El 27 de julio de 1906 –día de San Pantaleón-, los hermanos Adán -Gumersindo y Conrado- subían por la calle del Cristo con varios lobeznos en el morral. Iban a casa de Maximino Urrutia, que pagaba un buen precio por cabeza. Al llegar a su puerta se toparon con su vecino Pedro Martín, conocido por el singular apodo de “el tío Caireles”. Se desconoce el origen de la discusión. Lo cierto es que Caireles apuñaló a uno de los hermanos. El otro acudió a socorrerle y también cayó acuchillado, no sin antes asestar a Caireles un navajazo mortal. Murieron los tres, dejando un río de sangre que corría calle abajo hacia la plaza. En sus actas de defunción figura como causa de la muerte un “golpe de mano airada”.

En septiembre de 1906 fue detenido Urbano Carrilero alias Matamoros. Se le acusaba de haber disparado a su vecino Segundo Hidalgo mientras paseaba junto a dos amigos por las afueras del pueblo. Por suerte la bala solo le atravesó una pierna.

→ **EXTRACTOS DE DATOS**:
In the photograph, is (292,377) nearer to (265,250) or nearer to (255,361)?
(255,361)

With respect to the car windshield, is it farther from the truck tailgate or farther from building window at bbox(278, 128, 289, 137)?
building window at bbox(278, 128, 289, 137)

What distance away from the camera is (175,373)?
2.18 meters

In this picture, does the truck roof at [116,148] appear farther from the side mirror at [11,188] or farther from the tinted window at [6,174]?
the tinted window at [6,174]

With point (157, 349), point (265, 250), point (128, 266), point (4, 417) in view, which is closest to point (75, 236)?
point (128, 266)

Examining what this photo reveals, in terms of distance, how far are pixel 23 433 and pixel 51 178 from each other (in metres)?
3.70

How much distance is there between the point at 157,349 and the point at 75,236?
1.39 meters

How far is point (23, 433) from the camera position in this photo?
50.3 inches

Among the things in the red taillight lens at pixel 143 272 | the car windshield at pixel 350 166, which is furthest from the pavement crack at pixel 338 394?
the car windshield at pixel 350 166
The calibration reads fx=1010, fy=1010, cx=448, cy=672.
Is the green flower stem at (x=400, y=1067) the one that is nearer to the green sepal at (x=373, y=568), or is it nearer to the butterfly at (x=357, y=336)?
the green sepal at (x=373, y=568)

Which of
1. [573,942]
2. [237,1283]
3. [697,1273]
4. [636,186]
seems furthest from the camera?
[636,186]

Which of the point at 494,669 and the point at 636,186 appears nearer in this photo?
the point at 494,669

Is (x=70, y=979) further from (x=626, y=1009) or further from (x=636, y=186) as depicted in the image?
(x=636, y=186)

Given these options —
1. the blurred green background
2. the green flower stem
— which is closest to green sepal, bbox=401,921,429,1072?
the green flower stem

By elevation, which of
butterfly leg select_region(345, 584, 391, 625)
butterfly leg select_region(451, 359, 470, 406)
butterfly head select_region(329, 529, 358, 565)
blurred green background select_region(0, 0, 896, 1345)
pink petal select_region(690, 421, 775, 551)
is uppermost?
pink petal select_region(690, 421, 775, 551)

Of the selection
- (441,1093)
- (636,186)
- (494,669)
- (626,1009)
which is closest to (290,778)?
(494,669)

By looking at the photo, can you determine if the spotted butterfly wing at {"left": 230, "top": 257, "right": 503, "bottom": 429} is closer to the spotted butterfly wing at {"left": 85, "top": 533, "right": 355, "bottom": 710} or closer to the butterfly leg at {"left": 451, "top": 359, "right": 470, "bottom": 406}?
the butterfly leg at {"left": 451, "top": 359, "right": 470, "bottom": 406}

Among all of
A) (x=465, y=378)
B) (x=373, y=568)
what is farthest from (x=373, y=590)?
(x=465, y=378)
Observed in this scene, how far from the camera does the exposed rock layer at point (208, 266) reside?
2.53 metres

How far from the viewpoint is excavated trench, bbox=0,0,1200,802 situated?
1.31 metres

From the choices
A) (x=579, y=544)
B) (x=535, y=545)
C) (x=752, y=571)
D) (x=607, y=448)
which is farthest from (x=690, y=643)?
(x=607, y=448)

→ **ORDEN DE TRABAJO 1**:
En el fragmento sobre los sucesos de 1906, ¿qué causa de la muerte consta en las actas de defunción de los hermanos Adán y de Pedro Martín?
→ **ORDEN DE TRABAJO 2**:
Retoma el fragmento sobre los sucesos violentos de 1906 y prosíguelo a partir de su última frase.
Las filas son material independiente del fragmento.

→ **RESPUESTA ESCRITA 1**:
Un “golpe de mano airada”.

→ **RESPUESTA ESCRITA 2**:
En marzo de 1911 un pastor trashumante de Segovia mató a un compañero en la quinta del Hinojo. El móvil del crimen fue el robo de 600 pesetas que el finado había obtenido con la venta de dos yeguas. El cadáver nunca fue encontrado y el procesado negó en todo momento la autoría del crimen, alegando que su compañero había emigrado a Argentina. Esta coartada resultó extraña pues el difunto había dejado toda su ropa en el chozo. Parece que el asesino confesó su autoría en el lecho de muerte. Había transportado el cuerpo sobre en su burro y lo había sepultado en una pedriza cercana.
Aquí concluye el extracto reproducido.